>> start Source records
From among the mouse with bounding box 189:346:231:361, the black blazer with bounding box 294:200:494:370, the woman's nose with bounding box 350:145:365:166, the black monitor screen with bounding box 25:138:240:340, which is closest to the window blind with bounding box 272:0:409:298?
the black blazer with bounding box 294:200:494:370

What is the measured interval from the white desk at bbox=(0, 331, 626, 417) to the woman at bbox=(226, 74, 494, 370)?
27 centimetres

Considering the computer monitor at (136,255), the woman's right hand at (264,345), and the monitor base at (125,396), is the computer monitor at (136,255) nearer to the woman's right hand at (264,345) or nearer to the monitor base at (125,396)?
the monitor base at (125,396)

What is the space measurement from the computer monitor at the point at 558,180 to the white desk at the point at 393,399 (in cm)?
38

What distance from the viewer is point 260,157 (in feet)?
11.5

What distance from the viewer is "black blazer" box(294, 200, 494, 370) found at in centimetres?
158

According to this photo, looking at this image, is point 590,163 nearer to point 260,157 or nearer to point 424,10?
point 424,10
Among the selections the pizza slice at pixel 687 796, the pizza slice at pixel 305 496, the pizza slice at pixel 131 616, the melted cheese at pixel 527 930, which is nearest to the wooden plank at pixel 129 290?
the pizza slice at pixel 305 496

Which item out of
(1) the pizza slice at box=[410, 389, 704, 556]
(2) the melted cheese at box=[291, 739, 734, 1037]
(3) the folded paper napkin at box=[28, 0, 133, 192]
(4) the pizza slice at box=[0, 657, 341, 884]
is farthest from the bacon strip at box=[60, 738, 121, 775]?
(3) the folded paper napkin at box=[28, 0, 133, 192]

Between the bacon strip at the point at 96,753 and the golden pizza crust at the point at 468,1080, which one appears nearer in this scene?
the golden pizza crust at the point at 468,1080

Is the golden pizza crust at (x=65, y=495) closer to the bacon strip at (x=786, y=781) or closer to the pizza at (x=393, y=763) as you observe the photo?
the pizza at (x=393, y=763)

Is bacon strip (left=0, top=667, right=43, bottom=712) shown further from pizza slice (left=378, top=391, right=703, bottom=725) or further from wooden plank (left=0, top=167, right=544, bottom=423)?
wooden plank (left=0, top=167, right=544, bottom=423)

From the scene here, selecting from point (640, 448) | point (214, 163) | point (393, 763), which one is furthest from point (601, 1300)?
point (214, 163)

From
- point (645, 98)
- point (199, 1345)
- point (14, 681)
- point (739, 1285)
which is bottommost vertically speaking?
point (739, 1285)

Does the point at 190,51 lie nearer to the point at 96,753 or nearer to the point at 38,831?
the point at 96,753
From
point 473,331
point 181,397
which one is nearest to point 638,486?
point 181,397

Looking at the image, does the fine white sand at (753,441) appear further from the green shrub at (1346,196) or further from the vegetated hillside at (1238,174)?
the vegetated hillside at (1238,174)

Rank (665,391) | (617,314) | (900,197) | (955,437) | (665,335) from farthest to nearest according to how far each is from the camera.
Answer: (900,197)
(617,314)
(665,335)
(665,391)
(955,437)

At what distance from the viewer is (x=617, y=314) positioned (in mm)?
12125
>> end Source records
■ What you should do ■
Edit the rows above so that every occurrence of "bacon strip" becomes "bacon piece", leaving all other text unchanged.

■ Exercise output ■
From among the mouse with bounding box 189:346:231:361, the black blazer with bounding box 294:200:494:370, the woman's nose with bounding box 350:145:365:166, the black monitor screen with bounding box 25:138:240:340, which is closest to the window blind with bounding box 272:0:409:298?
the black blazer with bounding box 294:200:494:370

What is the measured interval from the white desk at bbox=(0, 331, 626, 417) to the woman at bbox=(226, 74, 494, 370)?
27 centimetres

Considering the computer monitor at (136,255), the woman's right hand at (264,345), and the monitor base at (125,396), is the computer monitor at (136,255) nearer to the woman's right hand at (264,345) or nearer to the monitor base at (125,396)?
the monitor base at (125,396)

What is the space measurement from the computer monitor at the point at 558,180 to the white desk at the point at 393,399 (in cm)?
38

What distance from the viewer is point 260,157 (in feet)?
11.5

What distance from the viewer is "black blazer" box(294, 200, 494, 370) found at in centimetres?
158

According to this photo, looking at this image, is point 590,163 nearer to point 260,157 or nearer to point 424,10?
point 424,10
Among the selections the pizza slice at pixel 687 796, the pizza slice at pixel 305 496, the pizza slice at pixel 131 616, the melted cheese at pixel 527 930, which is nearest to the wooden plank at pixel 129 290?
the pizza slice at pixel 305 496

Which item out of
(1) the pizza slice at box=[410, 389, 704, 556]
(2) the melted cheese at box=[291, 739, 734, 1037]
(3) the folded paper napkin at box=[28, 0, 133, 192]
(4) the pizza slice at box=[0, 657, 341, 884]
is farthest from the bacon piece at box=[60, 738, 121, 775]?
(3) the folded paper napkin at box=[28, 0, 133, 192]

Between the bacon piece at the point at 96,753 and the golden pizza crust at the point at 468,1080, which one appears nearer in this scene?
the golden pizza crust at the point at 468,1080

Is the golden pizza crust at (x=65, y=495) closer to the bacon piece at (x=786, y=781) or closer to the pizza at (x=393, y=763) as you observe the photo?
the pizza at (x=393, y=763)

Is bacon piece (left=0, top=667, right=43, bottom=712) shown further from pizza slice (left=378, top=391, right=703, bottom=725) or further from wooden plank (left=0, top=167, right=544, bottom=423)?
wooden plank (left=0, top=167, right=544, bottom=423)

From the scene here, selecting from point (640, 448) | point (214, 163) | point (393, 763), which one is furthest from point (601, 1300)?
point (214, 163)

From
- point (645, 98)
- point (199, 1345)
- point (14, 681)
- point (739, 1285)
which is bottommost vertically speaking?
point (739, 1285)

Does the point at 190,51 lie nearer to the point at 96,753 or nearer to the point at 38,831?
the point at 96,753
From
point 473,331
point 181,397
which one is nearest to point 638,486?
point 181,397

Looking at the image, does the fine white sand at (753,441) appear further from the green shrub at (1346,196) or further from the vegetated hillside at (1238,174)?
the vegetated hillside at (1238,174)

Rank (665,391) | (617,314) | (900,197) | (955,437) | (665,335) from farthest to nearest according to how far each is from the camera.
Answer: (900,197)
(617,314)
(665,335)
(665,391)
(955,437)

At what distance from the viewer is (x=617, y=314) positioned (in mm)?
12125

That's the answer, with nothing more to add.